Begin with the line containing "How far apart" and copy each line exactly through the last line of the entries, inclusive.

_Data records_.
◇ ◇ ◇ ◇ ◇ ◇ ◇

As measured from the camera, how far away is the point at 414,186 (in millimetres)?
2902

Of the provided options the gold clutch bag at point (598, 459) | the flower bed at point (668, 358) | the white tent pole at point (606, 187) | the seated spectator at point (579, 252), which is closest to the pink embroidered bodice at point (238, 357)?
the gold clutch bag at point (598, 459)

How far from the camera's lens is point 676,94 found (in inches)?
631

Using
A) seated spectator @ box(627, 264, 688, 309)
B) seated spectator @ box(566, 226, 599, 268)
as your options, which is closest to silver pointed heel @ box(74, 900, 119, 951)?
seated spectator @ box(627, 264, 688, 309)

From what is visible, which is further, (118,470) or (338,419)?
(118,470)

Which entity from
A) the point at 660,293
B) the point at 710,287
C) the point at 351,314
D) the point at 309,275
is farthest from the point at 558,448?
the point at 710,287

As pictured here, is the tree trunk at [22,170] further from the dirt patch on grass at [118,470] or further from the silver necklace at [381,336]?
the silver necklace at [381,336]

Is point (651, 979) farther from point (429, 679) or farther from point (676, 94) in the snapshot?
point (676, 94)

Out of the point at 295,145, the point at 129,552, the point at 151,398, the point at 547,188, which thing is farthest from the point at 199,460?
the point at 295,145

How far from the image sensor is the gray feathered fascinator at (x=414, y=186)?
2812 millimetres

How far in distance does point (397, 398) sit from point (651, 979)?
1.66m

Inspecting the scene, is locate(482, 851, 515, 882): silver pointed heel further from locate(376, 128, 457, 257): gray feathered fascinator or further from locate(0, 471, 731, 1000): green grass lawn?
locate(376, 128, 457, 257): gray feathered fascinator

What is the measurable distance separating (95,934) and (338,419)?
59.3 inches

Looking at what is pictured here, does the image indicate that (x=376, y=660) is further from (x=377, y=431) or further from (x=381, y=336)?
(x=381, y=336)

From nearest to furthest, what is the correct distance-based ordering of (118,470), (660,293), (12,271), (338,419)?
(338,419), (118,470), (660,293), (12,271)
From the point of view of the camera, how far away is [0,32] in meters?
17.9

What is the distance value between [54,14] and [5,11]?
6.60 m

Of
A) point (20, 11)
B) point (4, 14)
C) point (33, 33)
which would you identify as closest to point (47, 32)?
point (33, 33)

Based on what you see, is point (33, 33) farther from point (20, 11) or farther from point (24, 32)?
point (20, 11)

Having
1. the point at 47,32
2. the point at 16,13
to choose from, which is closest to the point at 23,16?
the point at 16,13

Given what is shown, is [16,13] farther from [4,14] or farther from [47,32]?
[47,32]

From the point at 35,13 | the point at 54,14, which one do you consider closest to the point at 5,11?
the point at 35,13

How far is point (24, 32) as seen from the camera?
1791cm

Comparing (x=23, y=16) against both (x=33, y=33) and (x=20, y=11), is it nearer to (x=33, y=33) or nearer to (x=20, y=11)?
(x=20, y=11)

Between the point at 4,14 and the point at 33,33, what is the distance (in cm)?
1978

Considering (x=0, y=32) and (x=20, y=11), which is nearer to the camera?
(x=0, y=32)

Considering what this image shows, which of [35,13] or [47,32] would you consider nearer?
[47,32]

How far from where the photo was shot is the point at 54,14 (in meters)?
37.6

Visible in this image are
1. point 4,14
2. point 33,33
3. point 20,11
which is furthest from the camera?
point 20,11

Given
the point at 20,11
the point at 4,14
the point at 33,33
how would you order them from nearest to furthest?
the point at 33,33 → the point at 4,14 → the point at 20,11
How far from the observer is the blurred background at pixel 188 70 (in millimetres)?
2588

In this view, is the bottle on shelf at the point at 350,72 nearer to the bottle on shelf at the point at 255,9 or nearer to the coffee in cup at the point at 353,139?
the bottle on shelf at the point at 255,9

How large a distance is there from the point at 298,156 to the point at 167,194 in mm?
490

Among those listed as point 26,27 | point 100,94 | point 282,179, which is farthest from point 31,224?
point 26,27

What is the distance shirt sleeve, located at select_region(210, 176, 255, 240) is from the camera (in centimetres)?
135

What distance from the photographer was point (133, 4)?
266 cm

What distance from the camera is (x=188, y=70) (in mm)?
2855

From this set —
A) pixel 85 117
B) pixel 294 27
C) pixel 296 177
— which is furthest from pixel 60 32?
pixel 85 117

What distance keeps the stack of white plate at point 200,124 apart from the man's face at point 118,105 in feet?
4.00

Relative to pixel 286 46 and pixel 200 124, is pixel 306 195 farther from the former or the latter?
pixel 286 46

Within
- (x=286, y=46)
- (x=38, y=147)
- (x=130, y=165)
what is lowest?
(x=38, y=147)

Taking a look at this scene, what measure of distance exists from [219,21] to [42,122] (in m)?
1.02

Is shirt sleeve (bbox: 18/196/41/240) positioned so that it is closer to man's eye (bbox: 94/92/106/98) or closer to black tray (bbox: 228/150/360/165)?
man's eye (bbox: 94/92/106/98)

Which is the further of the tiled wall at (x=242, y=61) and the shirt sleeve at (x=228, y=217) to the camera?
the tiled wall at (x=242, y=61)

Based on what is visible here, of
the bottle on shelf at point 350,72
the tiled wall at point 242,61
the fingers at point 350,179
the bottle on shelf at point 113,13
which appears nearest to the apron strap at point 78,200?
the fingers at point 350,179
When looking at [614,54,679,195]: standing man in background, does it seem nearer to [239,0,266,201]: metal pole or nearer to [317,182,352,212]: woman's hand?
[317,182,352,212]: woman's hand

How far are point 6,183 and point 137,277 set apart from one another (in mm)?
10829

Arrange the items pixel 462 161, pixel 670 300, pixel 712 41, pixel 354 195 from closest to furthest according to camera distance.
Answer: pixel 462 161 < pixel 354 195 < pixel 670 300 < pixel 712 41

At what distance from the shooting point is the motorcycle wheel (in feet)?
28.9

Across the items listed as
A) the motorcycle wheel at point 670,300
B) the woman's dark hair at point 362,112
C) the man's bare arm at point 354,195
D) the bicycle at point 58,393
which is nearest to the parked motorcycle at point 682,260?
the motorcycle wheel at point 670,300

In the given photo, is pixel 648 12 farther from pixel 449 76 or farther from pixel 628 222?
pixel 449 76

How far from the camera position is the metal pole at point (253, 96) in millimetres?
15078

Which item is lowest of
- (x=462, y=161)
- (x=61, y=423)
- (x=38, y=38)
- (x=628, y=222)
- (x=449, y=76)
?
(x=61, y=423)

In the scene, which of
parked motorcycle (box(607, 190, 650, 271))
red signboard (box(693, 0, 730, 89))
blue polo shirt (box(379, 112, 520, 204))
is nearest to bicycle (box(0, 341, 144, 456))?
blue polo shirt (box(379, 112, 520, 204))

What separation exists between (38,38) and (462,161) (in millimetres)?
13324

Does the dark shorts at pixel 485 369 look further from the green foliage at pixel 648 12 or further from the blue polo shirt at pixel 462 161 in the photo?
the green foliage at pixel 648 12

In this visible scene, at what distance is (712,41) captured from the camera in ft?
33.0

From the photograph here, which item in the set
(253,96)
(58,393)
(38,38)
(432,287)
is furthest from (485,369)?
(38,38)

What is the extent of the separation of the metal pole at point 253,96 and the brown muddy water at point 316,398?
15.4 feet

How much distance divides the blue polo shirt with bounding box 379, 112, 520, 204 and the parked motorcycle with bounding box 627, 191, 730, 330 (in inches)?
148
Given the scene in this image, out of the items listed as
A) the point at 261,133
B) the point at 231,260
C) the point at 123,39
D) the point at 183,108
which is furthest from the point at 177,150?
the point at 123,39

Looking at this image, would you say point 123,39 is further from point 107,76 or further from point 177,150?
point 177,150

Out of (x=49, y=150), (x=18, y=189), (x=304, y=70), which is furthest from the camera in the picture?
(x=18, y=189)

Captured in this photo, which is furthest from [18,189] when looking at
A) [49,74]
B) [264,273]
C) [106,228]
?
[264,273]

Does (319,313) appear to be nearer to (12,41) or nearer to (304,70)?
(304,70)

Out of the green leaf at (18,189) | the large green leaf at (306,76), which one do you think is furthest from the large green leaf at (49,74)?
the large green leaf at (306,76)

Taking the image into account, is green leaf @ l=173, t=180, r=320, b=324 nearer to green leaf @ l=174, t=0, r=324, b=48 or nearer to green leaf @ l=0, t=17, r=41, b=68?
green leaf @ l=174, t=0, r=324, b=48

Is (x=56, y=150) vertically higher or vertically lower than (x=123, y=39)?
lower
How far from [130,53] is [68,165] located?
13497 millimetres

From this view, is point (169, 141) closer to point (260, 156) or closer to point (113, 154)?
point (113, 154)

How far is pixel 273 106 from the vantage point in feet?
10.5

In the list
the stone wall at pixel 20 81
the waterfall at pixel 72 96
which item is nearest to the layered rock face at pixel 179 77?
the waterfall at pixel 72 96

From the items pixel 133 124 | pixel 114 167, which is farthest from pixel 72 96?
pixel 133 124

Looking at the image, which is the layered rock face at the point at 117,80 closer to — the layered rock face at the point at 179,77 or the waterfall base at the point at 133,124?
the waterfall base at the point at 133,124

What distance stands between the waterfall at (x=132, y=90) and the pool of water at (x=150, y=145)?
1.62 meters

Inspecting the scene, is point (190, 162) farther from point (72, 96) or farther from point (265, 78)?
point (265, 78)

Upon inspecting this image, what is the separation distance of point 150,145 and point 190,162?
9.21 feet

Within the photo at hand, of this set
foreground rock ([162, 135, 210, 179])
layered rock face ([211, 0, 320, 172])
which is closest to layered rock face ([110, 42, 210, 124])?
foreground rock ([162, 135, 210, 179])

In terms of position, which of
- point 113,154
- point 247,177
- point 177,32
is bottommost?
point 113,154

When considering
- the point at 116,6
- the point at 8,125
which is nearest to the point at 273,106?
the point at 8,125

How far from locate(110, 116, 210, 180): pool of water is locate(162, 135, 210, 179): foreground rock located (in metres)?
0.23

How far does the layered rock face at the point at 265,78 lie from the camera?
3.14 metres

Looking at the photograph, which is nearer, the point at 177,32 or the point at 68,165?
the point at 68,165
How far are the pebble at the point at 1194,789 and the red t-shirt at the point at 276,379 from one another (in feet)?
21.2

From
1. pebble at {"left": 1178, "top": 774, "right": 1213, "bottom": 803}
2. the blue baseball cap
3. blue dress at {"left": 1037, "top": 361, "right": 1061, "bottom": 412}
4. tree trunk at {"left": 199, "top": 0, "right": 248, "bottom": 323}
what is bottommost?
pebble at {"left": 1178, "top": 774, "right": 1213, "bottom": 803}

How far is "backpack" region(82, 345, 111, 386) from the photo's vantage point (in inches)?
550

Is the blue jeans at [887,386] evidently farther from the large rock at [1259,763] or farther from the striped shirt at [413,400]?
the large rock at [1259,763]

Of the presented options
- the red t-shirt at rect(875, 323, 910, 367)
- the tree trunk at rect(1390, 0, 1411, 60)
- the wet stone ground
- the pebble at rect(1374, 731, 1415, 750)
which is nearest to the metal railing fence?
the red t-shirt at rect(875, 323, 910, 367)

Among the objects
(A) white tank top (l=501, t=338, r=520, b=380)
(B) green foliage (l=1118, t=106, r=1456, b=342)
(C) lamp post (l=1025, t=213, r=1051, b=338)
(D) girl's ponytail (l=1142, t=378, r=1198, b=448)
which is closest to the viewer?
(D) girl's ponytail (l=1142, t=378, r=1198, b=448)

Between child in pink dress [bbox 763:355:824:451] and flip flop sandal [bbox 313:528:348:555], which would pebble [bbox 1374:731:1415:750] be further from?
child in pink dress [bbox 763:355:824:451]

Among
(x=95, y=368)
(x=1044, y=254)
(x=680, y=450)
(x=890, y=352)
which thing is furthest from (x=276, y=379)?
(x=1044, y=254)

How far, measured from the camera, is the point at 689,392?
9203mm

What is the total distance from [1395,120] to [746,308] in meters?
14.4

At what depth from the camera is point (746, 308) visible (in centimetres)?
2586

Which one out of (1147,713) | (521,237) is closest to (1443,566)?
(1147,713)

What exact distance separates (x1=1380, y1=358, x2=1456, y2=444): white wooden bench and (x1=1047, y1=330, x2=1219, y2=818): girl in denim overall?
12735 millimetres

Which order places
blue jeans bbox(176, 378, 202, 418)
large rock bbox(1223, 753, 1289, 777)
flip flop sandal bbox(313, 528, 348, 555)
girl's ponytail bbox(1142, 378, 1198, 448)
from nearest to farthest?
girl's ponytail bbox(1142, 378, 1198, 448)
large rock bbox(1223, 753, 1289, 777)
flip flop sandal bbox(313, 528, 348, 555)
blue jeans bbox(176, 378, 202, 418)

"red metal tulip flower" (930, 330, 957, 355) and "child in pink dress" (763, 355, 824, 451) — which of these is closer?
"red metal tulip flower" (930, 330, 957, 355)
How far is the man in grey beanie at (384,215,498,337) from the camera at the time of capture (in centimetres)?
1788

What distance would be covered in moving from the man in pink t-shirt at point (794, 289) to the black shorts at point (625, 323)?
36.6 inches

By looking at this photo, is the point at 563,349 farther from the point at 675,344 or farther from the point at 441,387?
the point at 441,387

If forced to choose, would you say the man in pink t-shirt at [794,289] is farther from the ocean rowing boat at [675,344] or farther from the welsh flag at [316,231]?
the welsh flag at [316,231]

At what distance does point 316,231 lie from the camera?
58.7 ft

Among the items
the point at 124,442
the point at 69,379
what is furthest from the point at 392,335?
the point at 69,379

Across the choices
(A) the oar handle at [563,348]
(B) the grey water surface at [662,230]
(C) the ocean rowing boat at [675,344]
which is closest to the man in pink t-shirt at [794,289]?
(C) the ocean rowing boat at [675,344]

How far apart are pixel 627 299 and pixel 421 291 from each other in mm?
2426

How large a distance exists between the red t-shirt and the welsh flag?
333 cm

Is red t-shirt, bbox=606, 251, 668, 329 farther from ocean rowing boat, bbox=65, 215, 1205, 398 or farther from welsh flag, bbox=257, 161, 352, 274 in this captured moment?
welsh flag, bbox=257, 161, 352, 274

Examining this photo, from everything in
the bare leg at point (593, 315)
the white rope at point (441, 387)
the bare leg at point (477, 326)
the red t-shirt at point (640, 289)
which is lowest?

◇ ◇ ◇ ◇ ◇ ◇ ◇

_Task response_.
How far apart are pixel 627 299 and pixel 421 291 from each other in mm?
2426

How large a distance exists between the red t-shirt and the welsh flag?
333 cm

Is red t-shirt, bbox=606, 251, 668, 329 farther from ocean rowing boat, bbox=65, 215, 1205, 398 or farther from welsh flag, bbox=257, 161, 352, 274 in this captured moment?
welsh flag, bbox=257, 161, 352, 274

Examining this photo, from everything in
the bare leg at point (593, 315)
the white rope at point (441, 387)
the bare leg at point (477, 326)
the red t-shirt at point (640, 289)
which is lowest?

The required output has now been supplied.